In my humble opinion, this also applies to running events. If you have to miss a run due to some or other ailment, the opportunity would have passed and you would never ever forget that moment when you had to make the regrettable decision.
Having recently read about friend Ken’s decision not to run a marathon due to being struck down by the flu, I couldn’t help thinking about the times I had to quit/bail races due to some or other ailment. It is the worst thing possible and I can only sympathize with Ken for not even being able to start. The worst part is that you never forget those events – they end up forever haunting you as “unfinished business”.
Years ago I was running my second Tough One 32km race in Johannesburg when, at the 27km mark, I suddenly felt like I was going to die there and then – my body felt like lead and I couldn’t move an inch further. I had to lie down just to keep from passing out, while Gerry finished the run, fetched the car and picked me up next to the road where I was lying. I had to bail. On hindsight, I could have just rested a while until things got better (which it did, eventually) and walked the 5kms to the finish. But at the time, feeling like death and thinking there was a cut-off that we were going to miss (not thinking straight or asking anybody), I decided to just give up. Besides, while I was laying next to the road, I was terrified by not having the slightest idea what was happening to me, so I didn’t dare carry on.
This was also a time when I firmly believed that the Coke supplied at races was making me nauseas and was therefore only drinking water at the refreshment stops.
As it turned out, after having blood tests done, I was diagnosed as Type 2 diabetic, so not taking the Coke to get my sugar levels up was an absolute disaster. It came as a complete surprise to me (and my doctor!) since no one in my family was diabetic and I wasn’t obese, as is normally the case. The doctor even told me beforehand that he would test my insulin and sugar levels, but it was unlikely to be the culprit because I was too skinny. The tests unfortunately confirmed the dreaded dysfunctional pancreas and sugar fluctuation problem. From the doctor, I went to a dietician who explained the whole glucose-process and gave me very helpful tips on still being active (in fact, she reiterated the importance of exercise!), eating correctly and maintaining a good ‘normal’ life.

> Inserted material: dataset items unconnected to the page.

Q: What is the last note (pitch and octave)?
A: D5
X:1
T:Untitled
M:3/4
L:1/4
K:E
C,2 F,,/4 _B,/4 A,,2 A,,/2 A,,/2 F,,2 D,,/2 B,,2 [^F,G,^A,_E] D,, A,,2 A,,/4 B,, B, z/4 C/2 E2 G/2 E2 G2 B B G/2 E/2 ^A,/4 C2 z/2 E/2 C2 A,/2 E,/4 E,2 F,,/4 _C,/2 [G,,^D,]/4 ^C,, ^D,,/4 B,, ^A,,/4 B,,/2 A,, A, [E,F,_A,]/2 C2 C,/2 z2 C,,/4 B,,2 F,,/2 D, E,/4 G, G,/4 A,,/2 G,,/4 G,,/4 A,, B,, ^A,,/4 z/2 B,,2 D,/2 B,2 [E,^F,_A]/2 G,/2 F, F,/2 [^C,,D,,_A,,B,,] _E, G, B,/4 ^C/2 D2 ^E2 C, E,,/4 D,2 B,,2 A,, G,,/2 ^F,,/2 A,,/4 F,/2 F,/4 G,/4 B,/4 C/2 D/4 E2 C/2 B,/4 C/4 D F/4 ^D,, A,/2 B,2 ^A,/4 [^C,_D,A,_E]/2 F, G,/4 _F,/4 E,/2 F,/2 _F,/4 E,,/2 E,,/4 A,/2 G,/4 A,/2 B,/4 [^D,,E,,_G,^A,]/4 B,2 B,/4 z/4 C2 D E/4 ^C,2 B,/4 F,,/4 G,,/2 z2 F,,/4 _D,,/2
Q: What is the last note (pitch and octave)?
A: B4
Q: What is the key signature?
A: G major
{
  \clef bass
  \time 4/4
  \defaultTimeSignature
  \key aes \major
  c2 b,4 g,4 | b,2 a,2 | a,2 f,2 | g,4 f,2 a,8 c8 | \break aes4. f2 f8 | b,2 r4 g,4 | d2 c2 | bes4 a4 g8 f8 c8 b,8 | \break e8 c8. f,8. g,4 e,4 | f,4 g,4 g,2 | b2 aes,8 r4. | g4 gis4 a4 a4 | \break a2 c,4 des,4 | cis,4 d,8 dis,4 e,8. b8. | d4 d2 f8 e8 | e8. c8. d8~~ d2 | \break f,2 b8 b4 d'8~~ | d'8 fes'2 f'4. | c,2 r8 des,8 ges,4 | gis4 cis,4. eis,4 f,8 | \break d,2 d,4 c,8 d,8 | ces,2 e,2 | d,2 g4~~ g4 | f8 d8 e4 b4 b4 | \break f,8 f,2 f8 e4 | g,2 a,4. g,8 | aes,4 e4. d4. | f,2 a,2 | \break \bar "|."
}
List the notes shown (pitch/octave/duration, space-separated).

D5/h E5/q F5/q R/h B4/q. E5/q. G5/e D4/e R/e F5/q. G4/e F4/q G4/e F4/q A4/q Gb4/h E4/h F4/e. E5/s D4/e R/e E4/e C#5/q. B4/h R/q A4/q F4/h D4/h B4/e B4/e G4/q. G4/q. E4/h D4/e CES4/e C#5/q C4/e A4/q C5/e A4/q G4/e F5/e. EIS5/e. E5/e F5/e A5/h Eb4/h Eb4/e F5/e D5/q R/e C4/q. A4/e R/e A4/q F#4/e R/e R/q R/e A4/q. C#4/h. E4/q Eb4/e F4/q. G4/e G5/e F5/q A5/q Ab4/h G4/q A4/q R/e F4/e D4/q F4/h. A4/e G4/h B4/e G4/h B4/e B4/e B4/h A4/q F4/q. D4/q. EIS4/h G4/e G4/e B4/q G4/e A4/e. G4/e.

But to this day I can’t forget that race, everything what went through my head, bailing, giving up … the emotional trauma of not being able to complete a race.
Not being able to start, as was the case with Ken, is another story, but the emotional baggage afterwards is more or less the same. For me at least. At another occasion, I had some serious ITB problems, and we had to abandon our plans to run the 50km Om-die-Dam Ultra, scaling down to the 21km little brother of the same event. A penalty fee applied, which wasn’t the worst, but the T-shirt also looked different, somehow inferior. And then there was the medal, quietly reiterating that you did ‘just 21kms’, and not the ‘real thing’. Everything adds up to remind you that you hadn’t accomplished what you set your mind to. The disappointment somehow never subsides.
And then I also still have unfinished business with the 100km Amatola trail run … As Arnie the Terminator said, “I’ll be back!”.
I’m sure everyone has one or two or maybe more of these “unfinished business” events. They haunt you. Forever. Perhaps in the case of running, the saying should be “A miss is much worse than a mile”!